Refined loss function

vondele · vondele · commit b6865d59ab84 · 2022-07-05T18:39:18.000+02:00
this refines the loss function to the form used for the new master net in official-stockfish/Stockfish#4100 The new loss function uses the expect game score to learn, making the the learning more sensitive to those scores between loss and draw, draw and win. Most visible for smaller values of the scaling parameter, but the current ones have been optimized. it also introduces param_index for simpler explorations of paramers, i.e. simple parameter scans.

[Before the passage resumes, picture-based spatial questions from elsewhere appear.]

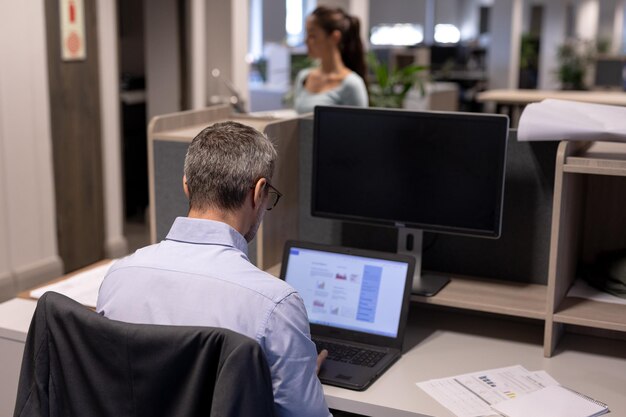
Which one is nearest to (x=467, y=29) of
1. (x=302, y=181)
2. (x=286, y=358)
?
(x=302, y=181)

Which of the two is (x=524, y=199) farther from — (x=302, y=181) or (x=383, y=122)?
(x=302, y=181)

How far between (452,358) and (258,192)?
66 centimetres

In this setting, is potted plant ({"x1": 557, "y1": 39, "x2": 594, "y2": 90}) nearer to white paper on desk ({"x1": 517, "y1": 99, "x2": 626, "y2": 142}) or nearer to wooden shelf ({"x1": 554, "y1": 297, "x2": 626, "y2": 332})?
white paper on desk ({"x1": 517, "y1": 99, "x2": 626, "y2": 142})

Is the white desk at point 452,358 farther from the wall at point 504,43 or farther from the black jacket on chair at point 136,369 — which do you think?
the wall at point 504,43

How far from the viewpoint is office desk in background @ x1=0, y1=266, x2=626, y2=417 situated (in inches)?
59.5

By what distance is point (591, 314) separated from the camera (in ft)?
5.47

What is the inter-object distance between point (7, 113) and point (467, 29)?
41.8 ft

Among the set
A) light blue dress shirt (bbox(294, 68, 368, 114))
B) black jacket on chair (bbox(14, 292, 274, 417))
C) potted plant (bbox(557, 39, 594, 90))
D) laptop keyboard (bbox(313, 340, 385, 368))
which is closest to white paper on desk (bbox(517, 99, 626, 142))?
laptop keyboard (bbox(313, 340, 385, 368))

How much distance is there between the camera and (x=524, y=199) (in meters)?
1.87

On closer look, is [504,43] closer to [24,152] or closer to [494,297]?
[24,152]

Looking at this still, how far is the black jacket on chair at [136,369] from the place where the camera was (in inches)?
41.4

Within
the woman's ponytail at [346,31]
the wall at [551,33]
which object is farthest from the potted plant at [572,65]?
the woman's ponytail at [346,31]

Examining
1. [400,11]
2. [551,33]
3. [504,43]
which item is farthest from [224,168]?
[400,11]

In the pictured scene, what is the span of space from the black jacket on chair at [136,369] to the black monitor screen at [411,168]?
82 centimetres
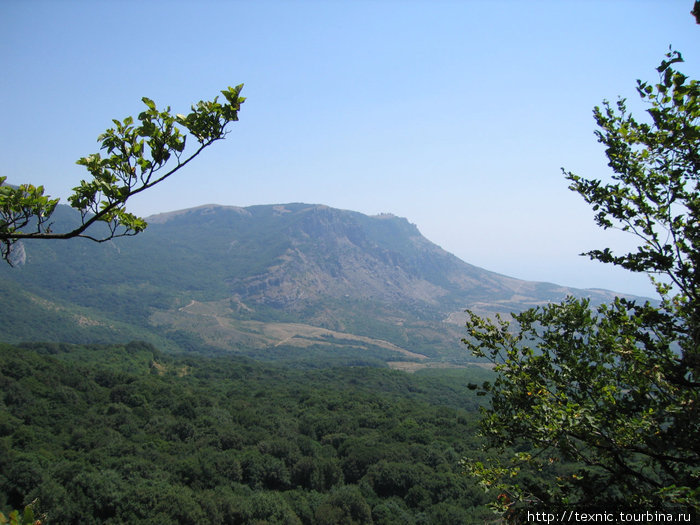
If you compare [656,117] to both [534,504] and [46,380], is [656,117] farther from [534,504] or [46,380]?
[46,380]

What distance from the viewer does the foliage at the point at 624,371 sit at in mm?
5176

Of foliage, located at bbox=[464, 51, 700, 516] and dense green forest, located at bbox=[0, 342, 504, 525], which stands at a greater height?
foliage, located at bbox=[464, 51, 700, 516]

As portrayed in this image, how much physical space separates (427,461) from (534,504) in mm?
44302

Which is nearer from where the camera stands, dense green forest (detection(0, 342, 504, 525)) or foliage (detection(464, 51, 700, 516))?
foliage (detection(464, 51, 700, 516))

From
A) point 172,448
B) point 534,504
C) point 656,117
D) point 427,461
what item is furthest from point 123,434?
point 656,117

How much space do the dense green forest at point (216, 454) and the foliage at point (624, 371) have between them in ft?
→ 50.7

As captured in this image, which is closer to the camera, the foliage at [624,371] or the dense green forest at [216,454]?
the foliage at [624,371]

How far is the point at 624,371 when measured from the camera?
5.96 m

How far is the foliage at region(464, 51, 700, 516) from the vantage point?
5.18 meters

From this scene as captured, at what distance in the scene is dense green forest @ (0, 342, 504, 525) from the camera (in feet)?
98.2

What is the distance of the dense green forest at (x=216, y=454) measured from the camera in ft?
98.2

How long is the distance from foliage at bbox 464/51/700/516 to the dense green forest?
608 inches

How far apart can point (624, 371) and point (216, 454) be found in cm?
4350

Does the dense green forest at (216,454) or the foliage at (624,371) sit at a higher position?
the foliage at (624,371)
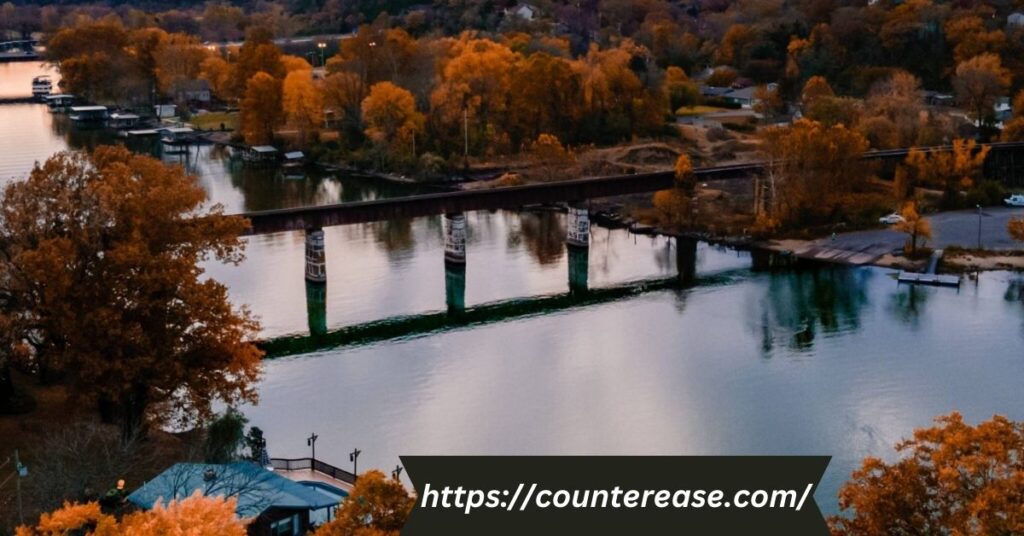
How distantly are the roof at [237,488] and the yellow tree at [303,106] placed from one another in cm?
3410

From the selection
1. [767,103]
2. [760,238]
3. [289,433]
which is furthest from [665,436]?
[767,103]

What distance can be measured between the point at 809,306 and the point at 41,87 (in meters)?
50.8

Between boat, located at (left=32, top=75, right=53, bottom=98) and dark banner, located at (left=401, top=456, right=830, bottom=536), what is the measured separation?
62.6 metres

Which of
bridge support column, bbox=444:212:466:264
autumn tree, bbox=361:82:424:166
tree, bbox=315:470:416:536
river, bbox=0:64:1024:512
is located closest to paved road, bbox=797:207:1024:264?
river, bbox=0:64:1024:512

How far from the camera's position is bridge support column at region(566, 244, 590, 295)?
31297mm

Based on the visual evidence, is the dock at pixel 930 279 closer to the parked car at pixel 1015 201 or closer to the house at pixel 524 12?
the parked car at pixel 1015 201

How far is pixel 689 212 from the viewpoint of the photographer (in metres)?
36.3

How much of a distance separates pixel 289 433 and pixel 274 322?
689 cm

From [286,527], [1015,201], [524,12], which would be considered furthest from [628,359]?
[524,12]

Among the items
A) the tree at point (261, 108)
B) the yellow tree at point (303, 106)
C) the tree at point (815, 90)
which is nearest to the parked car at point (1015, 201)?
the tree at point (815, 90)

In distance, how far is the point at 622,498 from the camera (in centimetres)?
1002

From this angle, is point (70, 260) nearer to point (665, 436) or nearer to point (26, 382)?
point (26, 382)

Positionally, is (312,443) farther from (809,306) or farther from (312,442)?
(809,306)

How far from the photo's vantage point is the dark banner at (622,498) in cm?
985
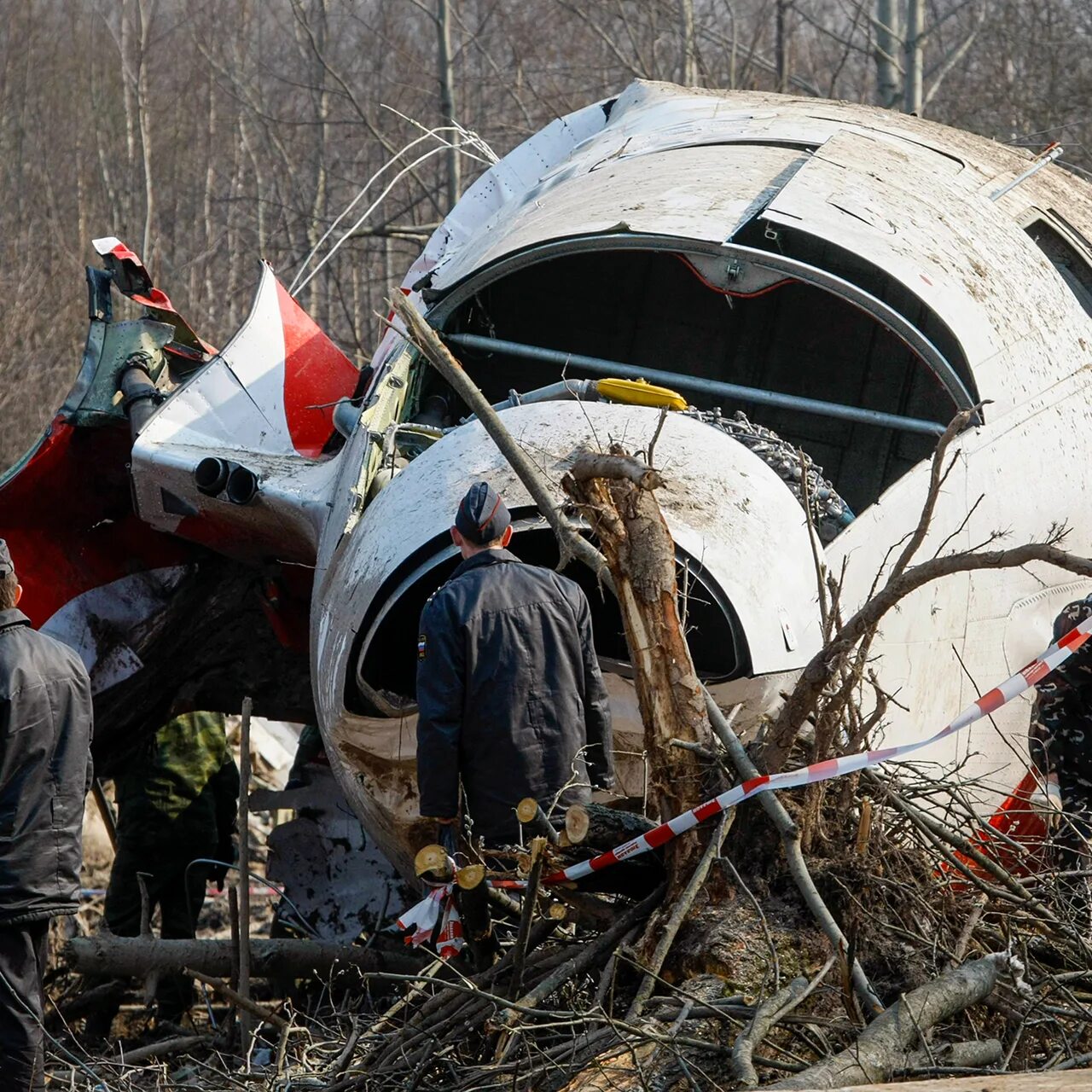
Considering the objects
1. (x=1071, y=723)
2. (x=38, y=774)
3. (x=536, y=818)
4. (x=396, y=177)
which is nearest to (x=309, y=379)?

diff --git a/model.py b/model.py
@@ -132,7 +132,7 @@ class NNUE(pl.LightningModule):
 
   lr - the initial learning rate
   """
-  def __init__(self, feature_set, start_lambda=1.0, end_lambda=1.0, max_epoch=800, gamma=0.992, lr=8.75e-4, num_psqt_buckets=8, num_ls_buckets=8):
+  def __init__(self, feature_set, start_lambda=1.0, end_lambda=1.0, max_epoch=800, gamma=0.992, lr=8.75e-4, param_index=0, num_psqt_buckets=8, num_ls_buckets=8):
     super(NNUE, self).__init__()
     self.num_psqt_buckets = num_psqt_buckets
     self.num_ls_buckets = num_ls_buckets
@@ -144,6 +144,7 @@ def __init__(self, feature_set, start_lambda=1.0, end_lambda=1.0, max_epoch=800,
     self.max_epoch = max_epoch
     self.gamma = gamma
     self.lr = lr
+    self.param_index = param_index
 
     self.nnue2score = 600.0
     self.weight_scale_hidden = 64.0
@@ -292,19 +293,26 @@ def step_(self, batch, batch_idx, loss_type):
 
     us, them, white_indices, white_values, black_indices, black_values, outcome, score, psqt_indices, layer_stack_indices = batch
 
-    # 600 is the kPonanzaConstant scaling factor needed to convert the training net output to a score.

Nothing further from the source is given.